The second scarcest commodity may be freedom. The Reforma Urbana has "reallocated" Dr. Rodriguez's house, moving in a family from the provinces and the block captain for the Comité de Defensa de la Revolución, who keeps tabs on the neighbors. Rodriguez has set up a clinic in the basement, where he treats patients without benefit of medication; neither morphine nor aspirin is available. It's there that he meets the jinetera, the streetwalker, when she comes in asking to be tested for HIV.

Carol Snow's light romance, Just Like Me, Only Better, takes its inspiration from an equally surreal source that's closer to home: the Disney Channel. Her protagonist, Veronica Czaplicki, is a substitute teacher whose husband has just dumped her and their young son for an older and better-heeled woman. Veronica is broke, but she has one big asset: she looks strikingly like hot new actress Haley Rush—a star of the Betwixt channel and an idol of tweens across America.

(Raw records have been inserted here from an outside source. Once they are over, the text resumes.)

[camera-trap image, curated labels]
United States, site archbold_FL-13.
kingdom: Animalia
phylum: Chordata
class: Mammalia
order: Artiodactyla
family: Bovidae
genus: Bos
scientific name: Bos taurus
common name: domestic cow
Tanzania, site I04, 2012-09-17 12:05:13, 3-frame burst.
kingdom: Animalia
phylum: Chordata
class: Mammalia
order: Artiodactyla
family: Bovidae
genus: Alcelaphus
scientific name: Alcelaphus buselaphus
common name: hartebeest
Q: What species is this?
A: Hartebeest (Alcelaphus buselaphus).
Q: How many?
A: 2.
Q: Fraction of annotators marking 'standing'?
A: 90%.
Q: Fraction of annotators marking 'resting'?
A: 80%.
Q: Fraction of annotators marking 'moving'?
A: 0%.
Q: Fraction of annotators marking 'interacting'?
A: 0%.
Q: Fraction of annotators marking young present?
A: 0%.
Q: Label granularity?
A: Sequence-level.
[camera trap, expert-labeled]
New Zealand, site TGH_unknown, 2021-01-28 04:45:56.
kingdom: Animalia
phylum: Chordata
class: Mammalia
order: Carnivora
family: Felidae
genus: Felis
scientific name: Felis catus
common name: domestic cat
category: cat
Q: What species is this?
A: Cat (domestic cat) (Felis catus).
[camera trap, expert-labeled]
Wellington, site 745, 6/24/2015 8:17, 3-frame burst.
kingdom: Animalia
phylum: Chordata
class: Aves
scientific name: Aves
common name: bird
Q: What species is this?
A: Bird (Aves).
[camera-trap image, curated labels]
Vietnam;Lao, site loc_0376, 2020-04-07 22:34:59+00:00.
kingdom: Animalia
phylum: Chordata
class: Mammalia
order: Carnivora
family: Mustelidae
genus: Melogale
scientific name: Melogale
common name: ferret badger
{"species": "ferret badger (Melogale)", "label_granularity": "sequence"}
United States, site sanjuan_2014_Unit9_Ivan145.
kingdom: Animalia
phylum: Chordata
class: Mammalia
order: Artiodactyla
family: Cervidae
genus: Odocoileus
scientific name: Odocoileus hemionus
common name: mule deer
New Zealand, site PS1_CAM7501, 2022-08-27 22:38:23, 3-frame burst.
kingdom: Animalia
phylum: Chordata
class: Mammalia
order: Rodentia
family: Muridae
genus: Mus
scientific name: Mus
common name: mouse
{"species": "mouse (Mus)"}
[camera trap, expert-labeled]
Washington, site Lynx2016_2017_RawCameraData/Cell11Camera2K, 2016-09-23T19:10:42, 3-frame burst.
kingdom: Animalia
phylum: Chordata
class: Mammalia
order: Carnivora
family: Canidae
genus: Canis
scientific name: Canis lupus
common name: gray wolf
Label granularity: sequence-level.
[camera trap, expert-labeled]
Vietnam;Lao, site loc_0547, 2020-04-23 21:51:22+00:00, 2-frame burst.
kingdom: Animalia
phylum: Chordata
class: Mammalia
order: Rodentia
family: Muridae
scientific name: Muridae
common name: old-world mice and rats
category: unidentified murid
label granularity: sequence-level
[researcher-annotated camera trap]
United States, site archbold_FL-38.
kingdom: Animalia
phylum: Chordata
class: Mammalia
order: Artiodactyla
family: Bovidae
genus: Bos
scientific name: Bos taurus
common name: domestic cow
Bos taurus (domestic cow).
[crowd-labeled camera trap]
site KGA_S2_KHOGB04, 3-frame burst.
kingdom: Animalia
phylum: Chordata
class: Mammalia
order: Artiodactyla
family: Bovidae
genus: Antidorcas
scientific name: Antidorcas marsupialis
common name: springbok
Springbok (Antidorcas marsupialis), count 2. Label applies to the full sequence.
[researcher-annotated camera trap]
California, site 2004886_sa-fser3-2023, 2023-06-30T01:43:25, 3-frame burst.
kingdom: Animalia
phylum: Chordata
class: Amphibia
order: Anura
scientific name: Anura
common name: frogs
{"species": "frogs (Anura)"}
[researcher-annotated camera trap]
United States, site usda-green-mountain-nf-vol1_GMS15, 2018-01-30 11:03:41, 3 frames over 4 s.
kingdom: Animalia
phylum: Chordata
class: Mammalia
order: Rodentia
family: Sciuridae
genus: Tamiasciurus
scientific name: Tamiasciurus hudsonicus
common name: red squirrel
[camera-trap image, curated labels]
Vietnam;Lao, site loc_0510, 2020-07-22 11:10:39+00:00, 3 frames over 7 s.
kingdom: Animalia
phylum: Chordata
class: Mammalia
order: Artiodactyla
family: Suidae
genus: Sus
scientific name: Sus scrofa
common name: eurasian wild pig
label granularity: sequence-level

Haley, it turns out, is sabotaging her career, binging on candy, coming to work hung-over and throwing tantrums in public. When her manager sees Veronica in a restaurant, he concocts a solution to the problem. He hires Veronica to pose as Haley, handling media photo ops that are crafted to salvage the star's reputation.

Predictably, the plan backfires. But Veronica gets a good haircut out of the gig, and it pays a lot better than substitute teaching. Plus she gets to date Haley's ex-boyfriend, B-list actor Brady Ellis, around whom she acts like a nitwit.

The novel may be total fluff, but Snow's eye for detail and irony make for a fun read. Montana-born Haley wears pink cowboy boots, guzzles blue Gatorade spiked with vodka, and has decorated her oversize tract house with antlers and bent-willow and log furniture. If you live with tweens and have spent too much time watching Miley Cyrus morph into Hannah Montana on Disney, you'll either laugh or cry reading Just Like Me, Only Better.